I'm really struggling with using Netcafe's for my Net Connectivity needs, and right at the minute that is manifesting itself in the form of my really shite memory not being helpful when I get around to updating my website !
I know that ONE of the things I wanted to talk about was my visit to the Royal Pavilion here at Brighton. Built at the 'summer home' of the Prince of Wales (Prince George, that is), this has got to be one of the most outlandish bits of architecture in the country. However, the ridiculous and fanciful exterior is surely no giveaway for the level of opulence and decadence within. I can't begin to describe it properly, sufficed to say it's no wonder the people of England though of the Prince Regent as a bit of a playboy idiot. I realise that a Royal Residence is bound to be on a fairly high plateau of magnificence compared to the sort of digs I'm used to inhabiting, but this was truly something else. It's a shame that you weren't allowed to take photos of the interior (but then, it does wonders for postcard sales) – the entire place was decorated in a pseudo-Chinese manner, with gilded gold everywhere, ornate carvings, and the minutest attention paid to detail.

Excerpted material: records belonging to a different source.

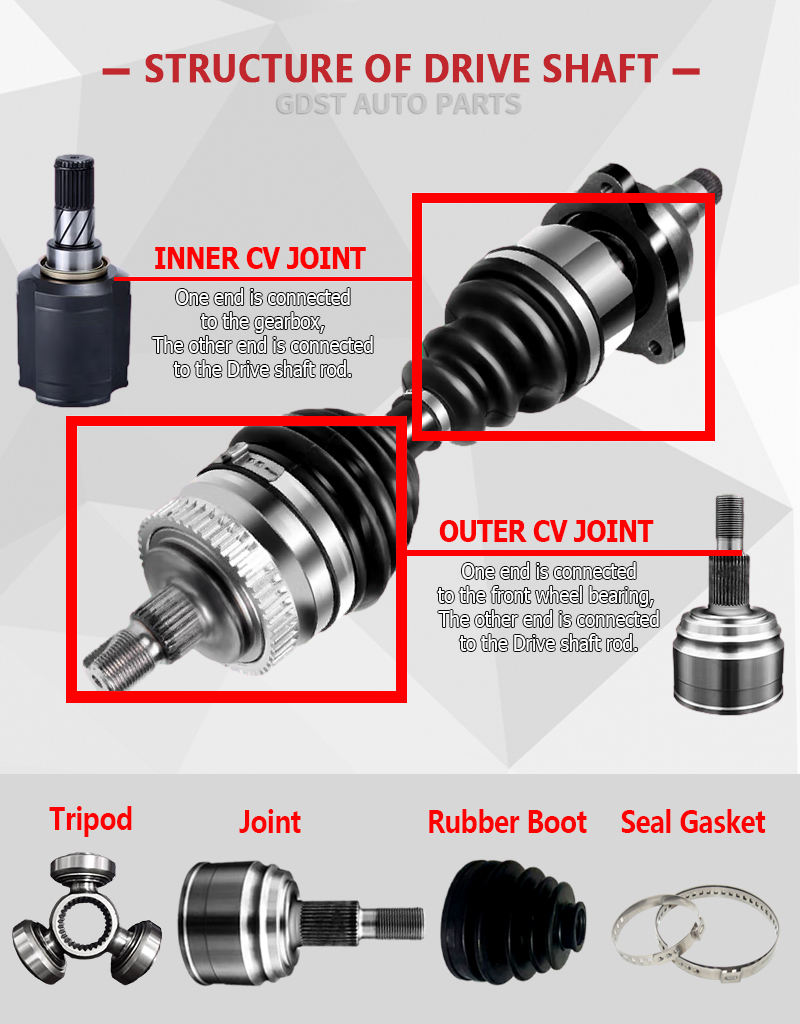 — STRUCTURE OF DRIVE SHAFT —
GDST AUTO PARTS

INNER CV JOINT
One end is connected to the gearbox, The other end is connected to the Drive shaft rod.

OUTER CV JOINT
One end is connected to the front wheel bearing, The other end is connected to the Drive shaft rod.

Tripod
Joint
Rubber Boot
Seal Gasket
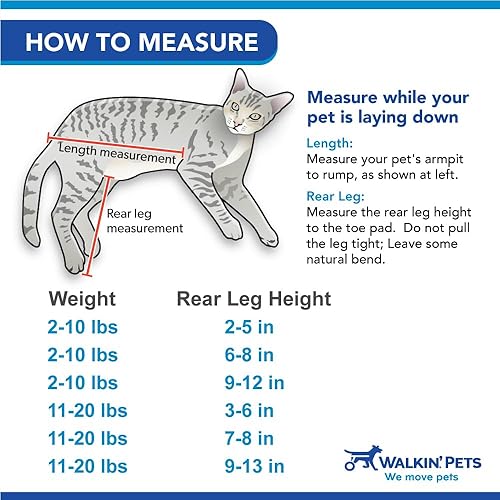 HOW TO MEASURE

Length measurement

Rear leg measurement

Measure while your pet is laying down

Length:
Measure your pet's armpit to rump, as shown at left.

Rear Leg:
Measure the rear leg height to the toe pad. Do not pull the leg tight; Leave some natural bend.

| Weight | Rear Leg Height |
|---|---|
| 2-10 lbs | 2-5 in |
| 2-10 lbs | 6-8 in |
| 2-10 lbs | 9-12 in |
| 11-20 lbs | 3-6 in |
| 11-20 lbs | 7-8 in |
| 11-20 lbs | 9-13 in |

WALKIN' PETS
We move pets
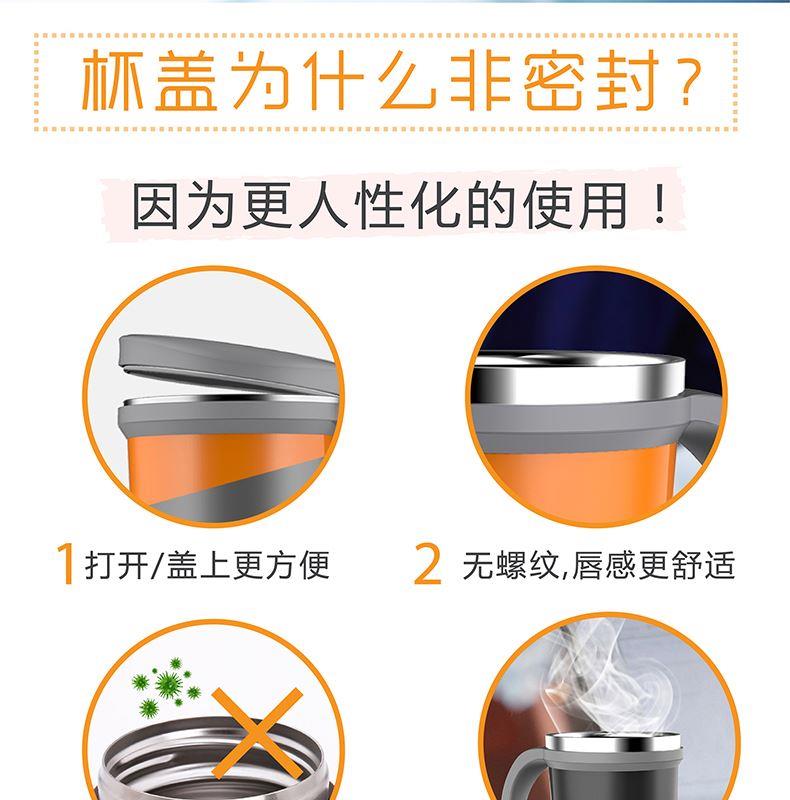 杯盖为什么非密封？

因为更人性化的使用！

1 打开/盖上更方便

2 无螺纹,唇感更舒适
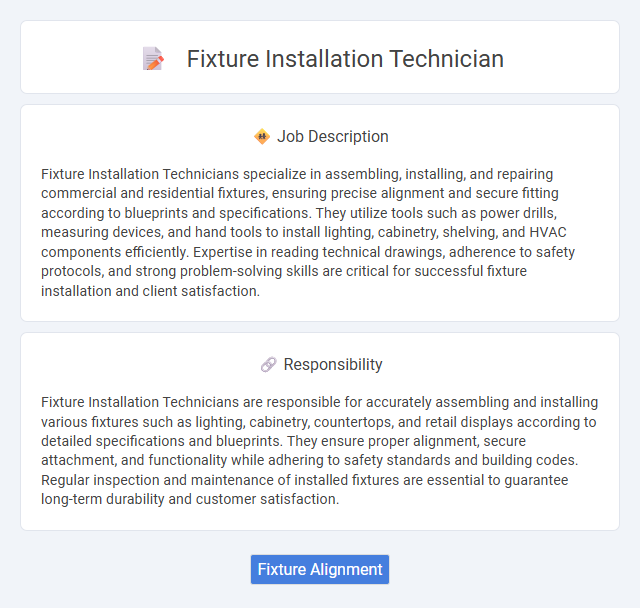 Fixture Installation Technician

Job Description

Fixture Installation Technicians specialize in assembling, installing, and repairing commercial and residential fixtures, ensuring precise alignment and secure fitting according to blueprints and specifications. They utilize tools such as power drills, measuring devices, and hand tools to install lighting, cabinetry, shelving, and HVAC components efficiently. Expertise in reading technical drawings, adherence to safety protocols, and strong problem-solving skills are critical for successful fixture installation and client satisfaction.

Responsibility

Fixture Installation Technicians are responsible for accurately assembling and installing various fixtures such as lighting, cabinetry, countertops, and retail displays according to detailed specifications and blueprints. They ensure proper alignment, secure attachment, and functionality while adhering to safety standards and building codes. Regular inspection and maintenance of installed fixtures are essential to guarantee long-term durability and customer satisfaction.

Fixture Alignment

In actual fact, a lot of what's there today is replica or guesswork, but either way, it was still bloody amazing. The two largest and most grandiose rooms were the Dining Room – a massive domed ceiling featuring a 1 tonne chandalier and beaten copper relief-work of jungle leaves on the ceiling – and the Music Room, with its 9 lotus-shapes chandaliers, hand woven carpet, golden serpents adorning door frames and curtain rails, and again a domed roof decorated with thousands and thousands of gilded mussel shells.
I went to the Pavilion with Roie, who had taken the day off to show me the sights of Brighton. As it turned out, we spent so long gaping at the Pavilion that we didn't get the chance to get to the incredibly cheesy Brighton Pier… but there's always tomorrow for that!
Gee whiz, what else is there to write about ? Ummm, I had this weird moment the other day when I was enjoying a curry in a Brighton curry spot, just thinking about the variation of restaurants/places I've had meals in the last few years. Most relevantly it was the contrast which was getting me – here I was in Brighton enjoying a curry, and my mind immediately harkened back to times like when I went on the Aesir Rover Camp to Innes National Park and we had a meal at Rhino's Tavern (where they only had 4 pint glasses in the building, so the rest of us had to drink beer out of promotional Coke glasses !), or my night up at the Strathmore Balcony Restaurant with Julie having Stonegrill (i.e. a meal you fork out $20 for and then have to cook yourself), or the endless parade of meals at Hawkers' Corner, or just this February gone the lunch I had at Duckstein Brewery in WA with Morgan and Kristen, or cooking a couple of mighty Yearling T-Bones over an open fire with Spiro up at Armstrong Airfield. I don't know – maybe it was because I was by myself and had no conversation to keep my mind occupied, but yeah… my mind just wandered around to all of that.
While on the topic of sentimentality, it's SO COOL to be spending time with Kerri, Roie and Sarah… it's like I've missed them all, and yet being here it's like nobody's been anywhere. That's totally not true of course in the sense that we've all grown in different ways and experienced so many new things… but yeah – it's just such a good vibe to be together with your friends like that. Intriguing that some folks go away on their life adventures and come back claiming to be completely different people, whereas others are still themselves in some way, no matter what.
Kerri, Roie, Jean-Claude and I caught up with Kerri's housemates on the beach the other night, who were having a bonfire for Punky's birthday, and walking back to the house with them all was so cool – it sounds silly, but I really felt like a member of the Muppet Show! They were all doing their crazy thing, but at the end of the day they're a pretty tight little group. Kerri's taken up roller-skating as her principal means of transport, which really has to be seen to be believed, but then watching her roll around backwards seems quite normal, really ?
Kerri, Sarah, and Sarah's boyf. Matt are all off to Beijing in a couple of weeks to work at the Worlds' Fair – not so much a holiday as an ongoing job. Sounds like a bit of a hoot, and a great experience and opportunty to see China.
My friend Ben has started up a bit of a web log, which I'll have to keep an eye on. So weird working alongside someone every day for a year, and next thing you're on the other side of the world from them…
Anyhow, time to dash. I think I'm rambling now. Not that I wasn't before. Meh. Whatever.